Work to complete
**a)** Using the forum thread on Masters and Field Masters, explain why a hunt's field master can change from one hunting day to the next while the Master stays the same.
**b)** In the forum thread on Masters and Field Masters, list every activity that the reply by virtual says a Master's role usually or often involves.

Quoted passage

# Difference between a Master, and a Field Master?



## skewby (25 October 2009)

Please?  Stupid question I know, but I can't work it out.  Everytime I've been out there's been a master.  I've seen on some hunt websites, that they say the Master is so and so for weekdays, then at weekends the Master is the same guy but the Field Master is someone else.  Please explain?  Thankies


----------



## virtual (25 October 2009)

The Master (or masters) are the "front men"/women of the hunt. In different hunts they act in different capacities, but it usually involves planning the season, liasing with farmers, co-ordinating, networking etc and often part funding the hunt and/or hunting hounds or leading the field (Field Mastering). The Master(s) stay the same all season but the field master (the person who leads the field on a day out hunting) can be different depending who is available and knows the country etc.


----------



## zippo (25 October 2009)

The Master is GOD,the Field Master is God's Right Hand,at least thats what I've always believed.


----------



## camilla4 (25 October 2009)

The Master (or masters) are the "front men"/women of the hunt. In different hunts they act in different capacities, but it usually involves planning the season, liasing with farmers, co-ordinating, networking etc and often part funding the hunt and/or hunting hounds or leading the field (Field Mastering). The Master(s) stay the same all season but the field master (the person who leads the field on a day out hunting) can be different depending who is available and knows the country etc.
		
Click to expand...

Exactly this - well explained Virtual!


----------



## Irishcobs (25 October 2009)

Our hunt has 3 joint Masters. One is the huntsman, he is in charge of the hounds and rides with them. His wife is a lady master, she also field masters some week days. The other joint master field masters week days as well. Each field master have their own area or country as they call it.
Their field mastering roles mean they talk to farmers and organise where they go. They also clear their country.
Their Masters roles mean they have a joint decision on how the hunt is run etc.
We have a Saturday field master who is also amateur whipper in.

Data lines
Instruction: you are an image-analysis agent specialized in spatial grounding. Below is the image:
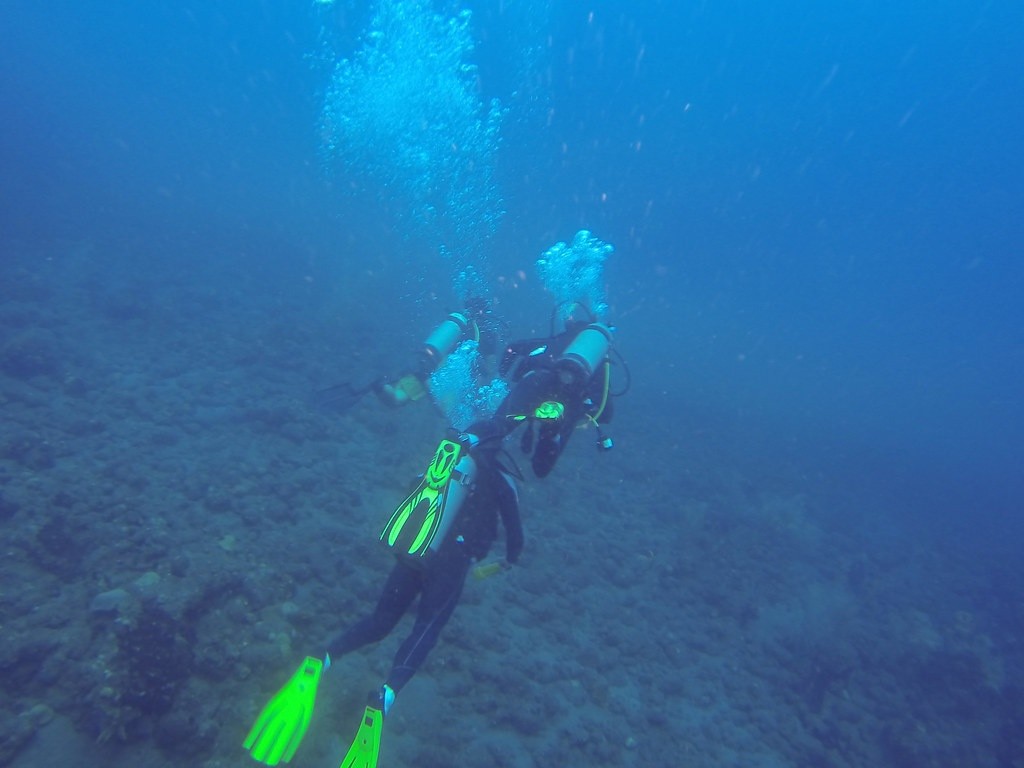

Results of the exercise
**a)** The Master or Masters hold the role for the whole season. The field master is the person who leads the field on a particular day out. That person can vary depending on who is available and who knows the country.

**b)**
- Planning the season
- Liaising with farmers
- Co-ordinating
- Networking
- Part funding the hunt
- Hunting hounds
- Leading the field (field mastering)